Rio’s Cancellation of Carnival Parade Leaves City in Bereft

The coronavirus pandemic has brought the Rio Carnival to a halt, which has been celebrated for more than a century and continued even during the Spanish flu pandemic and both World Wars. Despite labor strikes, political repression and a dengue outbreak, the carnival managed to take place. However, the pandemic has led to the indefinite suspension of the parade for the first time since 1932, when Rio’s samba parade became official. The cancellation of the carnival parade is a significant loss of revenue and denies citizens the much-needed catharsis. Rio de Janeiro has been hit hard by the pandemic, and the virus has killed more than 18,000 people in the state of 16 million people.

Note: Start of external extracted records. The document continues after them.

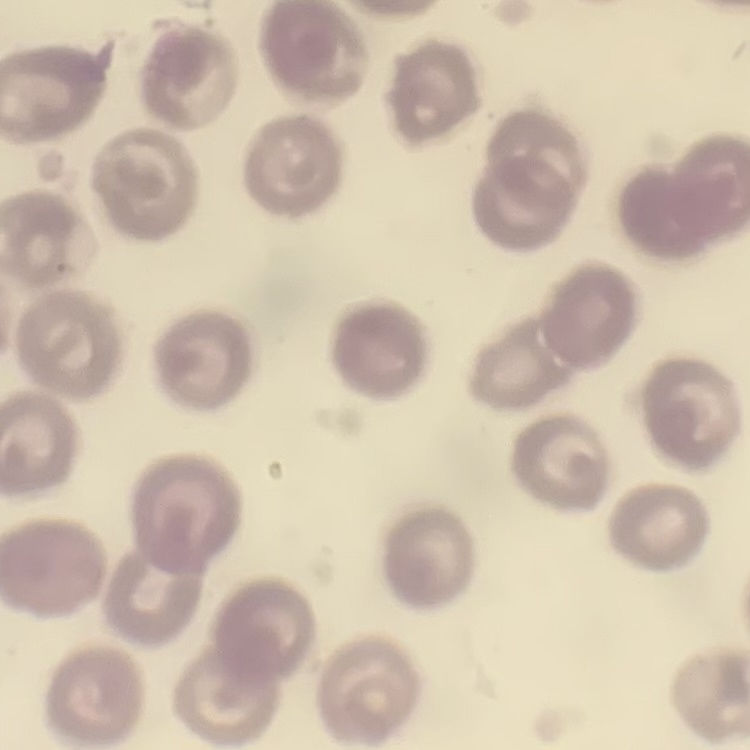

Summary:
  - Erythrocyte morphology: no rouleaux formation
  - Preparation: thin blood smear
  - Image type: one tile cut from a larger photomicrograph
  - Stain: Field's or Giemsa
Name the cell type shown.
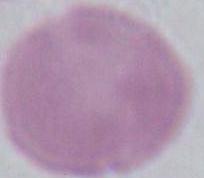
This is an erythrocyte.

{
  "magnification": "1000x",
  "modality": "micrograph"
}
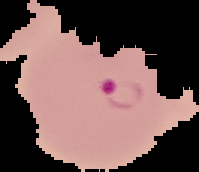

Summary:
  - Preparation: thin blood film
  - Malaria status: parasitized
  - Image size: 199×172 pixels
  - Image type: segmented cell region with the area outside set to black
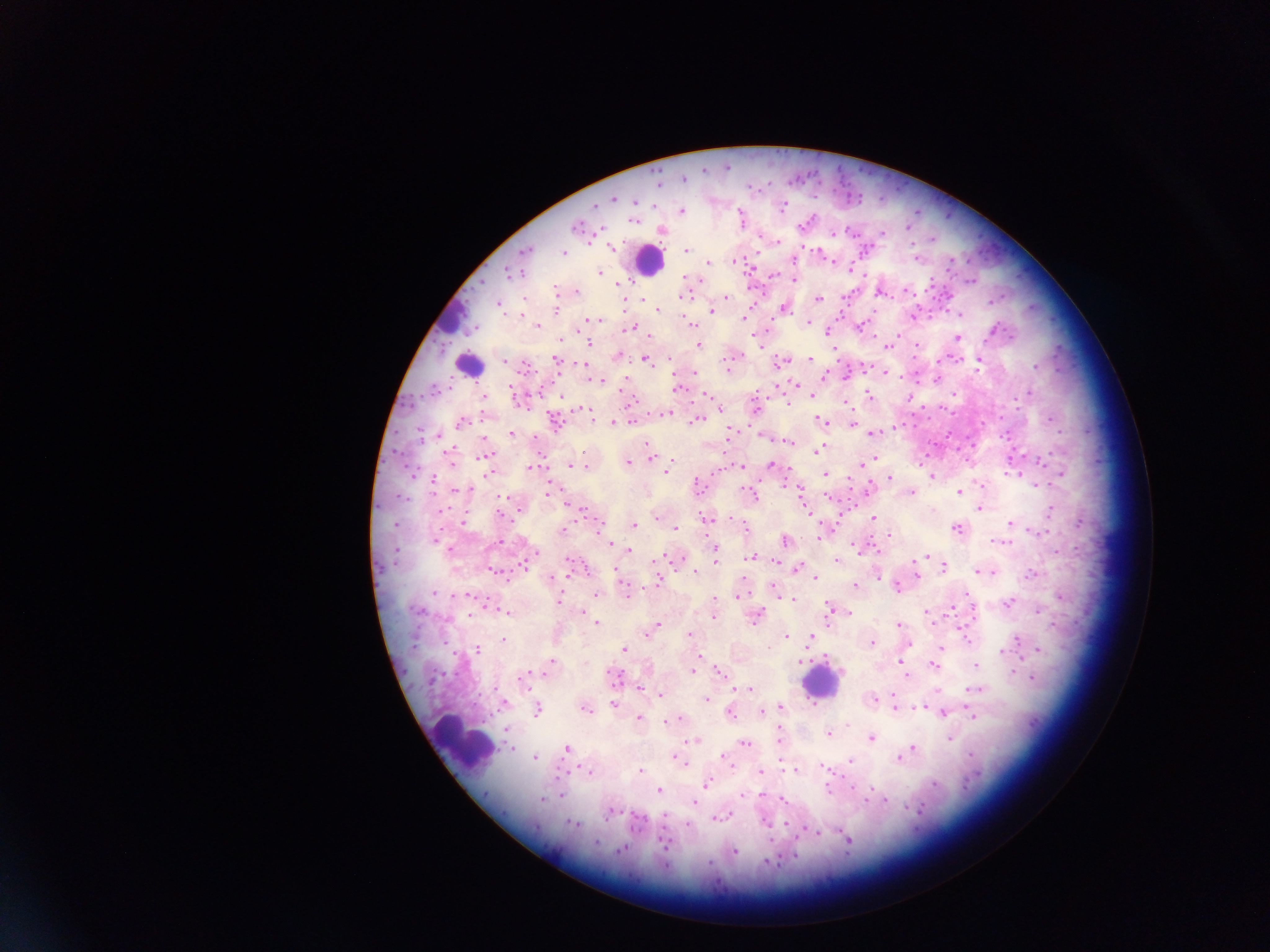

Approximate centers as [x, y] in pixels. Leukocyte locations: [647, 260], [444, 317], [470, 365], [821, 683], [463, 741]. Plasmodium parasite locations: [614, 201], [783, 207], [655, 208], [682, 212], [741, 219], [635, 223], [909, 228], [662, 233], [884, 235], [934, 240], [614, 249], [687, 251], [820, 254], [565, 255], [916, 259], [794, 260], [950, 261], [709, 264], [852, 272], [601, 274], [687, 278], [795, 279], [700, 282], [557, 291], [576, 292], [881, 294], [684, 297], [947, 297], [526, 299], [726, 299], [641, 300], [819, 301], [623, 302], [499, 304], [784, 310], [556, 311], [658, 312], [712, 313], [961, 316], [521, 317], [916, 317], [744, 319], [594, 320], [694, 326], [538, 328], [862, 328], [634, 330], [829, 332], [649, 335], [958, 337], [898, 338], [559, 339], [759, 340], [590, 344], [889, 345], [700, 346], [916, 346], [835, 349], [618, 356], [557, 359], [810, 360], [646, 361], [504, 362], [670, 362], [733, 362], [783, 363], [979, 363], [584, 365], [1037, 367], [730, 368], [694, 374], [884, 375], [826, 378], [601, 382], [796, 385], [677, 391], [1029, 394], [954, 395], [813, 396], [705, 397], [870, 397], [559, 399], [909, 399], [484, 400], [846, 401], [630, 403], [788, 405], [757, 407], [718, 409], [588, 414], [665, 415], [486, 416], [699, 420], [462, 423], [824, 423], [613, 424], [853, 426], [896, 429], [874, 434], [512, 435], [729, 435], [438, 438], [485, 440], [790, 443], [647, 444], [819, 451], [489, 457], [651, 458], [875, 459], [452, 462], [865, 462], [629, 463], [772, 465], [571, 466], [587, 467], [740, 468], [530, 469], [667, 470], [826, 474], [1016, 474], [1060, 476], [931, 477], [433, 480], [891, 480], [982, 485], [698, 487], [470, 491], [869, 491], [457, 493], [548, 493], [960, 493], [912, 494], [755, 498], [981, 510], [1050, 510], [808, 512], [656, 519], [875, 519], [708, 520], [465, 523], [1080, 523], [1011, 525], [745, 526], [598, 527], [635, 527], [564, 530], [676, 530], [958, 530], [828, 532], [1044, 533], [890, 536], [606, 540], [786, 541], [501, 542], [611, 544], [1004, 544], [859, 547], [871, 549], [450, 550], [631, 551], [716, 555], [661, 557], [752, 557], [926, 557], [838, 561], [527, 562], [655, 562], [615, 567], [580, 568], [798, 569], [944, 569], [916, 571], [977, 571], [696, 574], [992, 574], [1033, 575], [916, 576], [877, 577], [816, 578], [552, 579], [659, 584], [855, 586], [774, 590], [898, 590], [627, 592], [434, 593], [741, 593], [468, 596], [597, 596], [738, 597], [793, 598], [1060, 599], [968, 600], [558, 602], [1009, 604], [971, 608], [420, 613], [832, 613], [1038, 613], [508, 614], [582, 614], [927, 616], [471, 617], [713, 617], [758, 617], [598, 624], [900, 626], [655, 630], [965, 631], [690, 635], [788, 637], [812, 639], [1019, 640], [504, 641], [909, 644], [872, 645], [414, 648], [941, 648], [625, 651], [1038, 651], [479, 652], [1003, 652], [699, 656], [799, 662], [900, 663], [552, 664], [935, 666], [976, 666], [694, 671], [720, 673], [1014, 674], [615, 677], [907, 677], [1033, 679], [525, 684], [495, 687], [639, 688], [749, 690], [976, 690], [661, 695], [708, 701], [873, 701], [504, 705], [615, 706], [894, 706], [781, 708], [920, 710], [537, 712], [587, 712], [763, 712], [730, 713], [944, 713], [972, 716], [639, 718], [678, 720], [666, 722], [506, 730], [830, 735], [781, 736], [871, 739], [950, 739], [696, 743], [746, 745], [511, 750], [567, 750], [913, 751], [906, 755], [536, 758], [900, 759], [677, 760], [729, 762], [852, 762], [683, 764], [826, 769], [641, 771], [795, 772], [590, 773], [760, 773], [707, 785], [934, 785], [829, 789], [661, 791], [561, 797], [543, 800], [782, 800], [883, 802], [694, 804], [612, 814], [721, 817], [765, 823], [638, 824], [688, 824], [576, 826], [847, 843], [666, 844], [734, 854]. One field of view. Thick blood film. Image is 1270×952 pixels. Collected in Ghana. Mobile-phone photograph taken through the microscope.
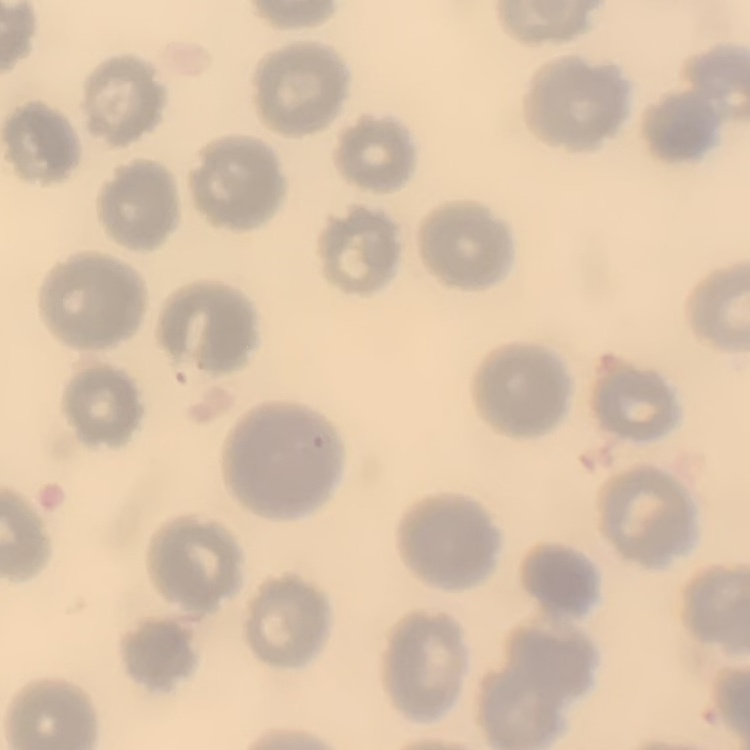
red_blood_cell_morphology: no rouleaux formation
image_type: square crop of a larger photomicrograph
stain: Field's or Giemsa
preparation: thin blood smear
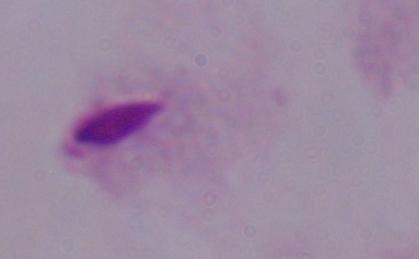

A trichomonad is shown. Captured at 1000x magnification. Micrograph.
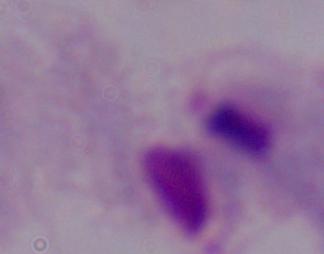
Summary:
  - Modality: photomicrograph
  - Identification: trichomonad
  - Magnification: 1000x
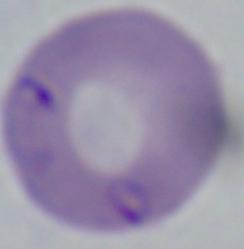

Many dancers, choreographers, costume makers, and set designers have been affected by the cancellation of the parade. They come together for months to build elaborate floats mounted on trucks, try on costumes, and rehearse choreography. The coronavirus pandemic has also affected the livelihood of the families involved in creating the costumes and floats.

They have been making masks instead of dresses and outfits, earning only 30% of what they usually make in a regular year. The pandemic has prevented the samba performances, which in recent years have called out corruption, police brutality, structural inequality, and racism using satire and allegory. The cancellation has robbed politicians of accountability, and the carnival will not synthesize the themes of the year for the people. The people of Rio are being given food baskets to cope with the deep economic crisis caused by the pandemic.